R/ Le Seigneur est ma lumière et mon salut.      (26, 1a)

Le Seigneur est ma lumière et mon salut ;

de qui aurais-je crainte ?

Le Seigneur est le rempart de ma vie ;

devant qui tremblerais-je ?

 

Si des méchants s’avancent contre moi

pour me déchirer,

ce sont eux, mes ennemis, mes adversaires,

qui perdent pied et succombent.

 

Qu’une armée se déploie devant moi,

mon cœur est sans crainte ;

que la bataille s’engage contre moi,

je garde confiance.

 

J’en suis sûr, je verrai les bontés du Seigneur

sur la terre des vivants.

« Espère le Seigneur, sois fort et prends courage ;

espère le Seigneur. »

Évangile

« Laisse-la observer cet usage en vue du jour de mon ensevelissement ! » (Jn 12, 1-11)

Louange à toi, Seigneur,
Roi d’éternelle gloire !

Salut, ô Christ, notre Roi :
toi seul as pris en pitié nos égarements.
Louange à toi, Seigneur,
Roi d’éternelle gloire !

Évangile de Jésus Christ selon saint Jean

Six jours avant la Pâque,

Jésus vint à Béthanie où habitait Lazare,

qu’il avait réveillé d’entre les morts.

          On donna un repas en l’honneur de Jésus.

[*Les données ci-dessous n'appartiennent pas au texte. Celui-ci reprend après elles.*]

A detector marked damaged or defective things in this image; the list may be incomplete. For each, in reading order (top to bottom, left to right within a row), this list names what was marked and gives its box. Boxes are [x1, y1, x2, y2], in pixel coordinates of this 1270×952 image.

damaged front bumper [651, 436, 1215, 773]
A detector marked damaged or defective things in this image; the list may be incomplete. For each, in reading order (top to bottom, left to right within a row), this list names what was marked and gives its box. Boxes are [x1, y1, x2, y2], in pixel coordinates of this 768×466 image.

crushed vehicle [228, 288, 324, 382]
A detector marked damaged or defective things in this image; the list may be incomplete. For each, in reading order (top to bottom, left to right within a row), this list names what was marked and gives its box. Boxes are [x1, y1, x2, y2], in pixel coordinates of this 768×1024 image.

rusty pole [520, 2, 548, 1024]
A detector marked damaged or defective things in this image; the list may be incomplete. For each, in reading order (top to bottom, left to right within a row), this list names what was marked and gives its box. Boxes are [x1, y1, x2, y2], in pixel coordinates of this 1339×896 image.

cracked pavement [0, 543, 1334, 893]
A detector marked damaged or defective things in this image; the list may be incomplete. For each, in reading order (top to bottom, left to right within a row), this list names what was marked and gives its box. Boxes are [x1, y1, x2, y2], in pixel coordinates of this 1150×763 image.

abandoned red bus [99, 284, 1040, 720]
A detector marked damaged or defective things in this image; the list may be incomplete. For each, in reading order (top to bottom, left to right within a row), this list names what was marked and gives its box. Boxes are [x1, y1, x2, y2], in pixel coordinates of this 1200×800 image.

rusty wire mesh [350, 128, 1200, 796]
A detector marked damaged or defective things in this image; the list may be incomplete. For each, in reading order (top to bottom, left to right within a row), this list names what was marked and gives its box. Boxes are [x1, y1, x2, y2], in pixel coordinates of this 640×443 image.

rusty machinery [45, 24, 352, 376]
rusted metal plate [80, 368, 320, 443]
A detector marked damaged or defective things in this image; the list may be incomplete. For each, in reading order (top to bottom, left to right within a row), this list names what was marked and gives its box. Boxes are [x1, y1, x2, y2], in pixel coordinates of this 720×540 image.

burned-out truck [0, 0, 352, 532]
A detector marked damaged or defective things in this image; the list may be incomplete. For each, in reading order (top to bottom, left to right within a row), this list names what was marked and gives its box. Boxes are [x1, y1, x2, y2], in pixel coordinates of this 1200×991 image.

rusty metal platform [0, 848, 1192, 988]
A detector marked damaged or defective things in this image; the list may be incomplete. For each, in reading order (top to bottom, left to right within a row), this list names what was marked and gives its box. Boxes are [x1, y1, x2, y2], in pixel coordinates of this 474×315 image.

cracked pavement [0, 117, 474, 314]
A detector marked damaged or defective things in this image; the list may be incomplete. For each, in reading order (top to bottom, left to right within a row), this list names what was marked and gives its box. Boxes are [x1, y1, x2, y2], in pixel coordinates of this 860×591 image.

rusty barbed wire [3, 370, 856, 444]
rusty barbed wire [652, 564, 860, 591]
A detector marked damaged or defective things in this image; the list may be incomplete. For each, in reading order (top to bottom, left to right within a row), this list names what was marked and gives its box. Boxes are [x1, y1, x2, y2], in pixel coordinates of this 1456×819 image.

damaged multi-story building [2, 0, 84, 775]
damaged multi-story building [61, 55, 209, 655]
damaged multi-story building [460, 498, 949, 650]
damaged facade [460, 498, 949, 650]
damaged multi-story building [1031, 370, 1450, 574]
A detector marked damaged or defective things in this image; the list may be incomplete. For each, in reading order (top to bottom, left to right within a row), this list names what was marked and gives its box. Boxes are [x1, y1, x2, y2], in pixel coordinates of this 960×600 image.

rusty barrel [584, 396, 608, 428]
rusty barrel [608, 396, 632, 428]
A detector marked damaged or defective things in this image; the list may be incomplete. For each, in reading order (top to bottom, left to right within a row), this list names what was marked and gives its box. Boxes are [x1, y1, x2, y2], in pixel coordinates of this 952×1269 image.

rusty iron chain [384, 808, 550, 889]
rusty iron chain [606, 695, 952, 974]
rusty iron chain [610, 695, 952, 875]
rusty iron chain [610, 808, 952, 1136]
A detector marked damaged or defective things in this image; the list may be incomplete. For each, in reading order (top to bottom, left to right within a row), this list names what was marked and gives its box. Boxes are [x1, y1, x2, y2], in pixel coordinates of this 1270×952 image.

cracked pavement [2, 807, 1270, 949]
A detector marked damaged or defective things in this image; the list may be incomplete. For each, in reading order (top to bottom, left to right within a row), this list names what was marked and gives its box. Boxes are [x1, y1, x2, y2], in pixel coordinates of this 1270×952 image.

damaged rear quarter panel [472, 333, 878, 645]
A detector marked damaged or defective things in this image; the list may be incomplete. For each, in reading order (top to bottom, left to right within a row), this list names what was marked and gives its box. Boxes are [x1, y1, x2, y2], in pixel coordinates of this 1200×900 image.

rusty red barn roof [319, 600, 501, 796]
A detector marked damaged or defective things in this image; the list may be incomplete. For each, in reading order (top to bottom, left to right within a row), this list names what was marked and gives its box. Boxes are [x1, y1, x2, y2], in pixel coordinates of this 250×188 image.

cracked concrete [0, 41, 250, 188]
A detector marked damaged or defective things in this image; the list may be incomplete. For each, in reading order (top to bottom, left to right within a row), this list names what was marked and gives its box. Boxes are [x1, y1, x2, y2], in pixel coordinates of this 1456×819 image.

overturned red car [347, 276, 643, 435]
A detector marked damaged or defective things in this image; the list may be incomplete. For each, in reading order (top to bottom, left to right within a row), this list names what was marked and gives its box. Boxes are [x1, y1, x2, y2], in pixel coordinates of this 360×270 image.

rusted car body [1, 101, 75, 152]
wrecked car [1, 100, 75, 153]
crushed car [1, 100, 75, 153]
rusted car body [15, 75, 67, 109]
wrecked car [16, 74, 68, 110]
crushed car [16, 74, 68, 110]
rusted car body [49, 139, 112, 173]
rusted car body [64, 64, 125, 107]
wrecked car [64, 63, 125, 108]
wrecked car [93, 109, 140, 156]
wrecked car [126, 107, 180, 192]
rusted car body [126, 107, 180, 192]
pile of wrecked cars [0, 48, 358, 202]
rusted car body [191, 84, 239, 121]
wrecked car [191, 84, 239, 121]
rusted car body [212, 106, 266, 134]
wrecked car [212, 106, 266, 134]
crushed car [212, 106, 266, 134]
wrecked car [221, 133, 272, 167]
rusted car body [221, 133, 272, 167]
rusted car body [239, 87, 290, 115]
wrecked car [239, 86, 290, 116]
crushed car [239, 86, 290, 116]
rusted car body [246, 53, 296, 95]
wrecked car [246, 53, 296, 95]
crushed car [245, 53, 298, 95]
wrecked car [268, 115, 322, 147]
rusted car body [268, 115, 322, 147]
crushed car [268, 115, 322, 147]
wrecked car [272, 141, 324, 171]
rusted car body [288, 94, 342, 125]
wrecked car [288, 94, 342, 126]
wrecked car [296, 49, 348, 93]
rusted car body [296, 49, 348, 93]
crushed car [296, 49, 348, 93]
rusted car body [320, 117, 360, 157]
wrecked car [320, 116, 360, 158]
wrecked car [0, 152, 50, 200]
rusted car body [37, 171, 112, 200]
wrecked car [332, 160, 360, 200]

Marthe faisait le service,

Lazare était parmi les convives avec Jésus.

 

          Or, Marie avait pris une livre d’un parfum très pur

et de très grande valeur ;

elle répandit le parfum sur les pieds de Jésus,

qu’elle essuya avec ses cheveux ;

la maison fut remplie de l’odeur du parfum.

          Judas Iscariote, l’un de ses disciples,

celui qui allait le livrer,

dit alors :

                   « Pourquoi n’a-t-on pas vendu ce parfum

pour trois cents pièces d’argent,

que l’on aurait données à des pauvres ? »

          Il parla ainsi, non par souci des pauvres,

mais parce que c’était un voleur :

comme il tenait la bourse commune,

il prenait ce que l’on y mettait.

          Jésus lui dit :

« Laisse-la observer cet usage

en vue du jour de mon ensevelissement !

                   Des pauvres, vous en aurez toujours avec vous,

mais moi, vous ne m’aurez pas toujours. »

 

          Or, une grande foule de Juifs apprit que Jésus était là,

et ils arrivèrent, non seulement à cause de Jésus,

mais aussi pour voir ce Lazare

qu’il avait réveillé d’entre les morts.

          Les grands prêtres décidèrent alors

de tuer aussi Lazare,

          parce que beaucoup de Juifs, à cause de lui,

s’en allaient, et croyaient en Jésus.

 

                        – Acclamons la Parole de Dieu.